Упадут стены, улетит встревоженный сокол с белой рукавицы, потухнет огонь в бронзовой лампе, а «Капитанскую дочку» сожгут в печи. Мать сказала детям:

— Живите.

А им придется мучиться и умирать.

Как-то, в сумерки, вскоре после похорон матери, Алексей Турбин, придя к отцу Александру, сказал:

— Да, печаль у нас, отец Александр. Трудно маму забывать, а тут еще такое тяжелое время. Главное, ведь только что вернулся, думал, наладим жизнь, и вот…

Он умолк и, сидя у стола, в сумерках, задумался и посмотрел вдаль. Ветви в церковном дворе закрыли и домишко священника. Казалось, что сейчас же за стеной тесного кабинетика, забитого книгами, начинается весенний, таинственный, спутанный лес. Город по-вечернему глухо шумел, пахло сиренью.

— Что сделаешь, что сделаешь, — конфузливо забормотал священник. (Он всегда конфузился, если приходилось беседовать с людьми.) — Воля Божья.

— Может, кончится все это когда-нибудь? Дальше-то лучше будет? — неизвестно у кого спросил Турбин.

Священник шевельнулся в кресле.

— Тяжкое, тяжкое время, что говорить, — пробормотал он, — но унывать-то не следует…

Потом вдруг наложил белую руку, выпростав ее из темного рукава ряски, на пачку книжек и раскрыл верхнюю, там, где она была заложена вышитой цветной закладкой.
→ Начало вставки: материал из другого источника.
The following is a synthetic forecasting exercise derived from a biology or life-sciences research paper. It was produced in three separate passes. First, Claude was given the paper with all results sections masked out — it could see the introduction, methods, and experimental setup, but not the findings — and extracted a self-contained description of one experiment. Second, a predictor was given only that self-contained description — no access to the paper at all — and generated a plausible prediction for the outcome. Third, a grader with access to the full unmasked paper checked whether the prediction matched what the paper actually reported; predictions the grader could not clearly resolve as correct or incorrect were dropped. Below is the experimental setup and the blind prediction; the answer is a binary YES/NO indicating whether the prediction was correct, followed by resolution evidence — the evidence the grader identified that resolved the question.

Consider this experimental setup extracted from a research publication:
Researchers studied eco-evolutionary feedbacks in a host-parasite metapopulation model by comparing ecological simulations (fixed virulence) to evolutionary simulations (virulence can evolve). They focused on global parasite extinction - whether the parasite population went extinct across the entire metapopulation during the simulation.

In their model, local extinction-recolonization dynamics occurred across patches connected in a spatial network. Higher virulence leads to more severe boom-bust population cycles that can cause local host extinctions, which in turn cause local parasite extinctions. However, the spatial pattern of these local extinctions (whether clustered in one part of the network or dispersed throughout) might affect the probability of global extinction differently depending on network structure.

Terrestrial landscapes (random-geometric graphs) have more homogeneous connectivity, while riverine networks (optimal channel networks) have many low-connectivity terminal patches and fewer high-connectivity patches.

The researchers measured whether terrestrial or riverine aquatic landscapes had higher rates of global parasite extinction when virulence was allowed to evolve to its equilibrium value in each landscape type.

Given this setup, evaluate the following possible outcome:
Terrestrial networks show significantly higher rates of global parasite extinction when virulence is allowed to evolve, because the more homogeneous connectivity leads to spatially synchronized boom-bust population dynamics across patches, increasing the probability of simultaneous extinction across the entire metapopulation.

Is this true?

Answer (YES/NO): YES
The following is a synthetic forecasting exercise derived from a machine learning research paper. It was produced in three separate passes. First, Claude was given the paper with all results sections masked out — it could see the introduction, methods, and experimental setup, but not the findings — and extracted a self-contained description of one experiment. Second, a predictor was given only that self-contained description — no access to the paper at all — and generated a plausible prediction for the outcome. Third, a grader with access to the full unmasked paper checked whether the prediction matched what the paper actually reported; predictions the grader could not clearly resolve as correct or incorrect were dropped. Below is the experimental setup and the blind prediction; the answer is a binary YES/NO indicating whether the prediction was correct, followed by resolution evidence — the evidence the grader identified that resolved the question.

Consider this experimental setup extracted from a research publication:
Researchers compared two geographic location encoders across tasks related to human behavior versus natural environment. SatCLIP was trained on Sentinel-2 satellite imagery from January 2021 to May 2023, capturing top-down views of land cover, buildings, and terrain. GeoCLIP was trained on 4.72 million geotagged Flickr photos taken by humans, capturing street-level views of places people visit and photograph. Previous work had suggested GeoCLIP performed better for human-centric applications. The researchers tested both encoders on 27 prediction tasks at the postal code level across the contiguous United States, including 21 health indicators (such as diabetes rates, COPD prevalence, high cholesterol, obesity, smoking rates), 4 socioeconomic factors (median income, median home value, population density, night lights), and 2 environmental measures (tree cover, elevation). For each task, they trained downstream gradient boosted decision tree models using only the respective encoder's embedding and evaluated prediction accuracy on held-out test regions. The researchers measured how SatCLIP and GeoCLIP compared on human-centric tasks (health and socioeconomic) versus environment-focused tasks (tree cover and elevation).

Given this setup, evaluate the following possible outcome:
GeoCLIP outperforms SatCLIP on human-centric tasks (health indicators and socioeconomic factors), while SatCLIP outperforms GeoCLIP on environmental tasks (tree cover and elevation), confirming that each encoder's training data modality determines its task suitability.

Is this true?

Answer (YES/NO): NO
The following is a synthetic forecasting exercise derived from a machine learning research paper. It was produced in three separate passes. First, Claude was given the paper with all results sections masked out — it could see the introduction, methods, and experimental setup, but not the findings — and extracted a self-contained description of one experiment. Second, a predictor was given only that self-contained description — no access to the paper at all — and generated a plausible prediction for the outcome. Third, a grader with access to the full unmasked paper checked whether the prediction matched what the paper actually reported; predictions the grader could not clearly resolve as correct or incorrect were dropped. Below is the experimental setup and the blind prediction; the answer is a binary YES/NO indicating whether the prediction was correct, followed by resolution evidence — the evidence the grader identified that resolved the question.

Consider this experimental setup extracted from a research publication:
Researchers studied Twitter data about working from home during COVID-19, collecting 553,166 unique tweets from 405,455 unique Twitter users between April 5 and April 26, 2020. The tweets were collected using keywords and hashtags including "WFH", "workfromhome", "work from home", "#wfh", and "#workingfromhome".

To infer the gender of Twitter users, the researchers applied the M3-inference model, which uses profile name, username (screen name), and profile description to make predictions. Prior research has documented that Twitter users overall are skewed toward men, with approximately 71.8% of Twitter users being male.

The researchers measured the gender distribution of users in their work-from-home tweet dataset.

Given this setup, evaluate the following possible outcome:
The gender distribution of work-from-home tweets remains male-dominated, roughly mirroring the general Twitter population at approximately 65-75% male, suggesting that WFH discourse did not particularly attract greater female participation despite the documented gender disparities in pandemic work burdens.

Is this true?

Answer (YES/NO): NO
— Уныния допускать нельзя, — конфузливо, но как-то очень убедительно проговорил он. — Большой грех — уныние… Хотя кажется мне, что испытания будут еще. Как же, как же, большие испытания, — он говорил все увереннее. — Я последнее время все, знаете ли, за книжечками сижу, по специальности, конечно, больше всего богословские…

Он приподнял книгу так, чтобы последний свет из окна упал на страницу, и прочитал:

— «Третий ангел вылил чашу свою в реки и источники вод; и сделалась кровь» [56] .

2

Итак, был белый, мохнатый декабрь. Он стремительно подходил к половине. Уже отсвет Рождества чувствовался на снежных улицах. Восемнадцатому году скоро конец.
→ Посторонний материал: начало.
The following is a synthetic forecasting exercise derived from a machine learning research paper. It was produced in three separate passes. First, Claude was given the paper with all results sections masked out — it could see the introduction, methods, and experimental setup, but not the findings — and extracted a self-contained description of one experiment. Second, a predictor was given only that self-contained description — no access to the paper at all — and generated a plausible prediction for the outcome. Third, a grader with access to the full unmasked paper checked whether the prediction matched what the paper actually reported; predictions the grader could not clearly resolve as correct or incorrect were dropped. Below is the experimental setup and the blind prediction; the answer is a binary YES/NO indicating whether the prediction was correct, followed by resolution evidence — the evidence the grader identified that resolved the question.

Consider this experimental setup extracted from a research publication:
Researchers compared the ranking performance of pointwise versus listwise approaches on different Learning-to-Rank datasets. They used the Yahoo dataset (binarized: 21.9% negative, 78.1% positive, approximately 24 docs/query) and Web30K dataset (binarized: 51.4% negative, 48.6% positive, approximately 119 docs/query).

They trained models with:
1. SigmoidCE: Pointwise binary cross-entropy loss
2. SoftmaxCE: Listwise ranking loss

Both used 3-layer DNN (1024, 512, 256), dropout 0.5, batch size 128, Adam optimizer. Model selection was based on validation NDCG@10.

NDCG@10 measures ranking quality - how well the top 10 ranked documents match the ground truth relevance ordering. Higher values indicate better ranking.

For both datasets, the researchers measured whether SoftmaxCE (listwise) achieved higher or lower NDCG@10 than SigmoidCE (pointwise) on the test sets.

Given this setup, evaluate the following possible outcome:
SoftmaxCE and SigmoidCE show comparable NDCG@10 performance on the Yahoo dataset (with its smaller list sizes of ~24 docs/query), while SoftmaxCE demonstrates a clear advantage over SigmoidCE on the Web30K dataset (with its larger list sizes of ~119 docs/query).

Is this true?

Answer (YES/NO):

Над двухэтажным домом № 13, постройки изумительной (на улицу квартира Турбиных была во втором этаже, а в маленький, покатый, уютный дворик — в первом), в саду, что лепился под крутейшей горой, все ветки на деревьях стали лапчаты и обвисли. Гору замело, засыпало сарайчики во дворе, и стала гигантская сахарная голова. Дом накрыло шапкой белого генерала, и в нижнем этаже (на улицу — первый, во двор под верандой Турбиных — подвальный) засветился слабенькими желтенькими огнями инженер и трус, буржуй и несимпатичный, Василий Иванович Лисович [57] , а в верхнем — сильно и весело загорелись турбинские окна.

56

«Третий ангел… и сделалась кровь». — Откровение Иоанна Богослова. 16:4.

57

Василий Иванович Лисович. — Прототипом Василия Ивановича Лисовича был, очевидно, Василий Павлович Листовничий — владелец дома № 13 по Андреевскому спуску.